Stored data entries
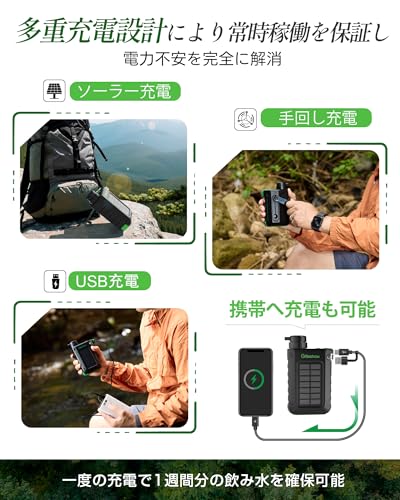 多重充電設計により常時稼働を保証し
電力不安を完全に解消

ソーラー充電

手回し充電

USB充電

携帯へ充電も可能

一度の充電で1週間分の飲み水を確保可能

> Description of the task
Your output should be the full set of entries above, restated word for word and free of pictures.

> Finished exercise
 多重充電設計により常時稼働を保証し
電力不安を完全に解消

ソーラー充電

手回し充電

USB充電

携帯へ充電も可能

一度の充電で1週間分の飲み水を確保可能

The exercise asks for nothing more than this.